● **EXCERPT TO READ**
______

My only published crate uses Pijul, and is hosted on the Nest. If any Rustaceans were unaware, you can scaffold a cargo project with Pijul using cargo new/init --vcs=pijul.
Not quite the same. Jujutsu, Gitless and Stacked Git are UIs written on top of Git. The UX is better than Git, but they inherit all the issues of not having proper theoretical foundations. Mercurial is in that category too: better UX, same problems.
Pijul solves the most basic problem of version control: all these tools try to simulate patch commutation (using mixtures of merges and rebases), but would never say it like that, while Pijul has actual commutative patches.
Yes. As someone who cares a lot about version control, I have read all I could about Jujutsu when it was first released. I actually find it nice and interesting.
What I meant in my comment above was that while I acknowledge that the snapshot model is dominant and incremental improvements are a very positive thing, I also don’t think this is the right way to look at the problem:
All the algorithms modelling these problems in the context of concurrent datastructures use changes rather than snapshots: CRDTs, OTs… (I’m talking about the “latest” version being a CRDT, here, not the entire DAG of changes).
In all the Git UIs that I know of, the user is always shown commits as patches. Why represent it differently internally?
What’s presented to the user does not need to be the internal representation. Just like users and most of the tools work on the snapshot of the source repo, yet you can represent the snapshot as a set of patches internally. That, however, does not necessarily mean either snapshot or set-of-patches works superior than the other. Besides, any practical VCS would have both representations available anyway.
Good point, and actually Pijul’s internal representation is far from being as simple as just a list of patches.
However, what I meant there wasn’t about the bytes themselves, but rather about the operations defined on the internal datastructure. When your internals model snapshots (regardless of what bytes are actually written), all your operations will be on snapshots – yet, Git never graphically shows anything as snapshots, all UIs show patches. This has real consequences visible in the real world, for example the lack of associativity (bad merges), unintelligible conflicts (hello, git rerere), endless rebases…
Also, my main interests in this project are mathematical (how to model things properly?) and technical (how to make the implementation really fast?). So, I do claim that patches can simulate snapshots at no performance penalty, whereas the converse isn’t true if you want to do a proper merge and deal with conflicts rigorously.
Yeah, I do think that, like many people have commented, collaboration networks like GitHub are one thing any new DVCS will either need to produce, or need to somehow be compatible with. Even GitHub is famously unusable for the standard kernel workflow and it could be argued that it suffers due to that.
I really like the Jujutsu compromise of allowing interop with all the common git social networks at the same time as allowing more advanced treatment of conflicts and ordering between operations.
There isn’t a document yet on how the transition to the native backend in a git social network world would look.

______

● **DATA LINES**
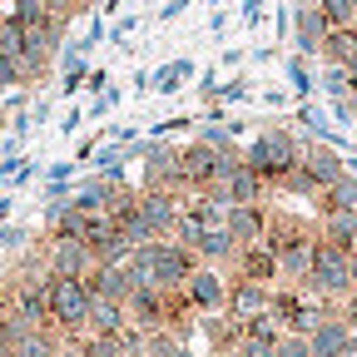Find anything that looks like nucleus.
I'll return each instance as SVG.
<instances>
[{"mask_svg":"<svg viewBox=\"0 0 357 357\" xmlns=\"http://www.w3.org/2000/svg\"><path fill=\"white\" fill-rule=\"evenodd\" d=\"M243 164L253 174H263L268 184H283V178L303 164V139L293 129H283V124H268V129H258V139L248 144Z\"/></svg>","mask_w":357,"mask_h":357,"instance_id":"obj_1","label":"nucleus"},{"mask_svg":"<svg viewBox=\"0 0 357 357\" xmlns=\"http://www.w3.org/2000/svg\"><path fill=\"white\" fill-rule=\"evenodd\" d=\"M312 298H323V303H342L352 293V253L328 243L318 234V243H312V268H307V283H303Z\"/></svg>","mask_w":357,"mask_h":357,"instance_id":"obj_2","label":"nucleus"},{"mask_svg":"<svg viewBox=\"0 0 357 357\" xmlns=\"http://www.w3.org/2000/svg\"><path fill=\"white\" fill-rule=\"evenodd\" d=\"M89 307H95V293H89L84 278H55L50 273V328L60 337H84L89 333Z\"/></svg>","mask_w":357,"mask_h":357,"instance_id":"obj_3","label":"nucleus"},{"mask_svg":"<svg viewBox=\"0 0 357 357\" xmlns=\"http://www.w3.org/2000/svg\"><path fill=\"white\" fill-rule=\"evenodd\" d=\"M337 307V303H323V298H312L307 288H273V303H268V318H273L283 333H312L323 323V312Z\"/></svg>","mask_w":357,"mask_h":357,"instance_id":"obj_4","label":"nucleus"},{"mask_svg":"<svg viewBox=\"0 0 357 357\" xmlns=\"http://www.w3.org/2000/svg\"><path fill=\"white\" fill-rule=\"evenodd\" d=\"M149 258H154V283H159L164 293H184V283L194 278V268H199V258H194L184 243H174V238L149 243Z\"/></svg>","mask_w":357,"mask_h":357,"instance_id":"obj_5","label":"nucleus"},{"mask_svg":"<svg viewBox=\"0 0 357 357\" xmlns=\"http://www.w3.org/2000/svg\"><path fill=\"white\" fill-rule=\"evenodd\" d=\"M184 298H189V307L199 312V318L229 312V273H223V268L199 263V268H194V278L184 283Z\"/></svg>","mask_w":357,"mask_h":357,"instance_id":"obj_6","label":"nucleus"},{"mask_svg":"<svg viewBox=\"0 0 357 357\" xmlns=\"http://www.w3.org/2000/svg\"><path fill=\"white\" fill-rule=\"evenodd\" d=\"M45 268H50L55 278H89V273H95V253H89L84 238H50Z\"/></svg>","mask_w":357,"mask_h":357,"instance_id":"obj_7","label":"nucleus"},{"mask_svg":"<svg viewBox=\"0 0 357 357\" xmlns=\"http://www.w3.org/2000/svg\"><path fill=\"white\" fill-rule=\"evenodd\" d=\"M134 204H139V218L149 223L154 238H174L178 218H184V199H178V194H159V189H144Z\"/></svg>","mask_w":357,"mask_h":357,"instance_id":"obj_8","label":"nucleus"},{"mask_svg":"<svg viewBox=\"0 0 357 357\" xmlns=\"http://www.w3.org/2000/svg\"><path fill=\"white\" fill-rule=\"evenodd\" d=\"M303 174L312 178V189H318V194H328L337 178L347 174V159H342L333 144H323V139H307V144H303Z\"/></svg>","mask_w":357,"mask_h":357,"instance_id":"obj_9","label":"nucleus"},{"mask_svg":"<svg viewBox=\"0 0 357 357\" xmlns=\"http://www.w3.org/2000/svg\"><path fill=\"white\" fill-rule=\"evenodd\" d=\"M307 342H312V357H347V352H357V333L342 323L337 307L323 312V323L307 333Z\"/></svg>","mask_w":357,"mask_h":357,"instance_id":"obj_10","label":"nucleus"},{"mask_svg":"<svg viewBox=\"0 0 357 357\" xmlns=\"http://www.w3.org/2000/svg\"><path fill=\"white\" fill-rule=\"evenodd\" d=\"M268 213L263 204H234L229 208V218H223V229H229V238L238 243V248H253V243H268Z\"/></svg>","mask_w":357,"mask_h":357,"instance_id":"obj_11","label":"nucleus"},{"mask_svg":"<svg viewBox=\"0 0 357 357\" xmlns=\"http://www.w3.org/2000/svg\"><path fill=\"white\" fill-rule=\"evenodd\" d=\"M273 303V283H253V278H229V318L248 323Z\"/></svg>","mask_w":357,"mask_h":357,"instance_id":"obj_12","label":"nucleus"},{"mask_svg":"<svg viewBox=\"0 0 357 357\" xmlns=\"http://www.w3.org/2000/svg\"><path fill=\"white\" fill-rule=\"evenodd\" d=\"M293 35H298V50H303V55H323L328 20H323V10H318V0H307V6L293 10Z\"/></svg>","mask_w":357,"mask_h":357,"instance_id":"obj_13","label":"nucleus"},{"mask_svg":"<svg viewBox=\"0 0 357 357\" xmlns=\"http://www.w3.org/2000/svg\"><path fill=\"white\" fill-rule=\"evenodd\" d=\"M234 278H253V283H278V253L268 248V243L238 248V258H234Z\"/></svg>","mask_w":357,"mask_h":357,"instance_id":"obj_14","label":"nucleus"},{"mask_svg":"<svg viewBox=\"0 0 357 357\" xmlns=\"http://www.w3.org/2000/svg\"><path fill=\"white\" fill-rule=\"evenodd\" d=\"M218 189H229V204H263V199H268V178H263V174H253L248 164H238V169L223 178Z\"/></svg>","mask_w":357,"mask_h":357,"instance_id":"obj_15","label":"nucleus"},{"mask_svg":"<svg viewBox=\"0 0 357 357\" xmlns=\"http://www.w3.org/2000/svg\"><path fill=\"white\" fill-rule=\"evenodd\" d=\"M84 283H89V293H95V298H114V303H129V293H134V283H129V273H124V263H114V268L100 263Z\"/></svg>","mask_w":357,"mask_h":357,"instance_id":"obj_16","label":"nucleus"},{"mask_svg":"<svg viewBox=\"0 0 357 357\" xmlns=\"http://www.w3.org/2000/svg\"><path fill=\"white\" fill-rule=\"evenodd\" d=\"M194 258H199V263H208V268H234V258H238V243L229 238V229H208V234L199 238Z\"/></svg>","mask_w":357,"mask_h":357,"instance_id":"obj_17","label":"nucleus"},{"mask_svg":"<svg viewBox=\"0 0 357 357\" xmlns=\"http://www.w3.org/2000/svg\"><path fill=\"white\" fill-rule=\"evenodd\" d=\"M129 328V307L114 303V298H95V307H89V333L100 337H119Z\"/></svg>","mask_w":357,"mask_h":357,"instance_id":"obj_18","label":"nucleus"},{"mask_svg":"<svg viewBox=\"0 0 357 357\" xmlns=\"http://www.w3.org/2000/svg\"><path fill=\"white\" fill-rule=\"evenodd\" d=\"M318 234L328 238V243H337V248H357V213L352 208H337V213H323V223H318Z\"/></svg>","mask_w":357,"mask_h":357,"instance_id":"obj_19","label":"nucleus"},{"mask_svg":"<svg viewBox=\"0 0 357 357\" xmlns=\"http://www.w3.org/2000/svg\"><path fill=\"white\" fill-rule=\"evenodd\" d=\"M357 60V25H347V30H328V40H323V65H352Z\"/></svg>","mask_w":357,"mask_h":357,"instance_id":"obj_20","label":"nucleus"},{"mask_svg":"<svg viewBox=\"0 0 357 357\" xmlns=\"http://www.w3.org/2000/svg\"><path fill=\"white\" fill-rule=\"evenodd\" d=\"M318 199H323V213H337V208H352V213H357V174L347 169L337 184H333L328 194H318Z\"/></svg>","mask_w":357,"mask_h":357,"instance_id":"obj_21","label":"nucleus"},{"mask_svg":"<svg viewBox=\"0 0 357 357\" xmlns=\"http://www.w3.org/2000/svg\"><path fill=\"white\" fill-rule=\"evenodd\" d=\"M323 89H328L337 105H352V100H357V79H352L342 65H323Z\"/></svg>","mask_w":357,"mask_h":357,"instance_id":"obj_22","label":"nucleus"},{"mask_svg":"<svg viewBox=\"0 0 357 357\" xmlns=\"http://www.w3.org/2000/svg\"><path fill=\"white\" fill-rule=\"evenodd\" d=\"M318 10H323L328 30H347V25H357V10L347 6V0H318Z\"/></svg>","mask_w":357,"mask_h":357,"instance_id":"obj_23","label":"nucleus"},{"mask_svg":"<svg viewBox=\"0 0 357 357\" xmlns=\"http://www.w3.org/2000/svg\"><path fill=\"white\" fill-rule=\"evenodd\" d=\"M204 234H208V229H204V223H199V218H194V213H184V218H178V229H174V243H184V248H189V253H194V248H199V238H204Z\"/></svg>","mask_w":357,"mask_h":357,"instance_id":"obj_24","label":"nucleus"},{"mask_svg":"<svg viewBox=\"0 0 357 357\" xmlns=\"http://www.w3.org/2000/svg\"><path fill=\"white\" fill-rule=\"evenodd\" d=\"M238 352H243V357H278V337H253V333H243Z\"/></svg>","mask_w":357,"mask_h":357,"instance_id":"obj_25","label":"nucleus"},{"mask_svg":"<svg viewBox=\"0 0 357 357\" xmlns=\"http://www.w3.org/2000/svg\"><path fill=\"white\" fill-rule=\"evenodd\" d=\"M15 84H25V60L0 55V89H15Z\"/></svg>","mask_w":357,"mask_h":357,"instance_id":"obj_26","label":"nucleus"},{"mask_svg":"<svg viewBox=\"0 0 357 357\" xmlns=\"http://www.w3.org/2000/svg\"><path fill=\"white\" fill-rule=\"evenodd\" d=\"M278 357H312L307 333H283V337H278Z\"/></svg>","mask_w":357,"mask_h":357,"instance_id":"obj_27","label":"nucleus"},{"mask_svg":"<svg viewBox=\"0 0 357 357\" xmlns=\"http://www.w3.org/2000/svg\"><path fill=\"white\" fill-rule=\"evenodd\" d=\"M199 139H204L208 149H223V154H234V134H229V129H218V124H208V129L199 134Z\"/></svg>","mask_w":357,"mask_h":357,"instance_id":"obj_28","label":"nucleus"},{"mask_svg":"<svg viewBox=\"0 0 357 357\" xmlns=\"http://www.w3.org/2000/svg\"><path fill=\"white\" fill-rule=\"evenodd\" d=\"M337 312H342V323H347V328L357 333V288H352V293H347V298L337 303Z\"/></svg>","mask_w":357,"mask_h":357,"instance_id":"obj_29","label":"nucleus"},{"mask_svg":"<svg viewBox=\"0 0 357 357\" xmlns=\"http://www.w3.org/2000/svg\"><path fill=\"white\" fill-rule=\"evenodd\" d=\"M169 357H199V352H194L189 342H174V352H169Z\"/></svg>","mask_w":357,"mask_h":357,"instance_id":"obj_30","label":"nucleus"},{"mask_svg":"<svg viewBox=\"0 0 357 357\" xmlns=\"http://www.w3.org/2000/svg\"><path fill=\"white\" fill-rule=\"evenodd\" d=\"M65 6H70V15H75V10H84V6H89V0H65Z\"/></svg>","mask_w":357,"mask_h":357,"instance_id":"obj_31","label":"nucleus"},{"mask_svg":"<svg viewBox=\"0 0 357 357\" xmlns=\"http://www.w3.org/2000/svg\"><path fill=\"white\" fill-rule=\"evenodd\" d=\"M213 357H243V352H238V347H229V352H213Z\"/></svg>","mask_w":357,"mask_h":357,"instance_id":"obj_32","label":"nucleus"},{"mask_svg":"<svg viewBox=\"0 0 357 357\" xmlns=\"http://www.w3.org/2000/svg\"><path fill=\"white\" fill-rule=\"evenodd\" d=\"M352 288H357V253H352Z\"/></svg>","mask_w":357,"mask_h":357,"instance_id":"obj_33","label":"nucleus"},{"mask_svg":"<svg viewBox=\"0 0 357 357\" xmlns=\"http://www.w3.org/2000/svg\"><path fill=\"white\" fill-rule=\"evenodd\" d=\"M352 124H357V100H352Z\"/></svg>","mask_w":357,"mask_h":357,"instance_id":"obj_34","label":"nucleus"},{"mask_svg":"<svg viewBox=\"0 0 357 357\" xmlns=\"http://www.w3.org/2000/svg\"><path fill=\"white\" fill-rule=\"evenodd\" d=\"M347 6H352V10H357V0H347Z\"/></svg>","mask_w":357,"mask_h":357,"instance_id":"obj_35","label":"nucleus"},{"mask_svg":"<svg viewBox=\"0 0 357 357\" xmlns=\"http://www.w3.org/2000/svg\"><path fill=\"white\" fill-rule=\"evenodd\" d=\"M0 20H6V10H0Z\"/></svg>","mask_w":357,"mask_h":357,"instance_id":"obj_36","label":"nucleus"},{"mask_svg":"<svg viewBox=\"0 0 357 357\" xmlns=\"http://www.w3.org/2000/svg\"><path fill=\"white\" fill-rule=\"evenodd\" d=\"M347 357H357V352H347Z\"/></svg>","mask_w":357,"mask_h":357,"instance_id":"obj_37","label":"nucleus"},{"mask_svg":"<svg viewBox=\"0 0 357 357\" xmlns=\"http://www.w3.org/2000/svg\"><path fill=\"white\" fill-rule=\"evenodd\" d=\"M352 253H357V248H352Z\"/></svg>","mask_w":357,"mask_h":357,"instance_id":"obj_38","label":"nucleus"}]
</instances>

______

● **JOBS**
**A)** Edit the version control discussion starting at "My only published" and ending at "UX, same problems.", putting "Darcs" in place of "Mercurial".
**B)** Answer these from the version control discussion:
(i) What option added to cargo new/init scaffolds a cargo project with Pijul?
(ii) Which three tools are described as UIs written on top of Git?
(iii) Which Git command is named next to "unintelligible conflicts"?
**C)** Carry on the version control discussion from its last sentence.
You won't need the records for any of this.

● **ANSWERS BY TASK**
**A)**
My only published crate uses Pijul, and is hosted on the Nest. If any Rustaceans were unaware, you can scaffold a cargo project with Pijul using cargo new/init --vcs=pijul.
Not quite the same. Jujutsu, Gitless and Stacked Git are UIs written on top of Git. The UX is better than Git, but they inherit all the issues of not having proper theoretical foundations. Darcs is in that category too: better UX, same problems.

**B)**
(i) --vcs=pijul
(ii) Jujutsu, Gitless and Stacked Git
(iii) git rerere

**C)**
I also think that the operation log of jujutsu not being sharable is a limitation that would be nice to cram into some hidden data structures in the actual git repo, but then you have a chicken and egg problem of how to store that operation…
So, it seems the phrase “the most basic” was unclear in my comment above: I meant that from a theory point of view, the most basic problem is “what is a version control system?”, and that is what we tried to tackle with Pijul.
I haven’t really had the time yet to read through the documentation, but how does Pijul manage its state? A big problem with Git is that it sort of assumes everything is on disk and that you always have direct access to the data. This causes problems for large Git hosts (e.g. it was a big issue at GitLab), as it’s not feasible to give e.g. web workers access to 20+ shared disks (e.g. using NFS, yuck). The result is that at such a scale you basically end up having to write your own Git daemons with clustering support and all that. It would be nice if new VCS systems were better equipped to be used at such a scale.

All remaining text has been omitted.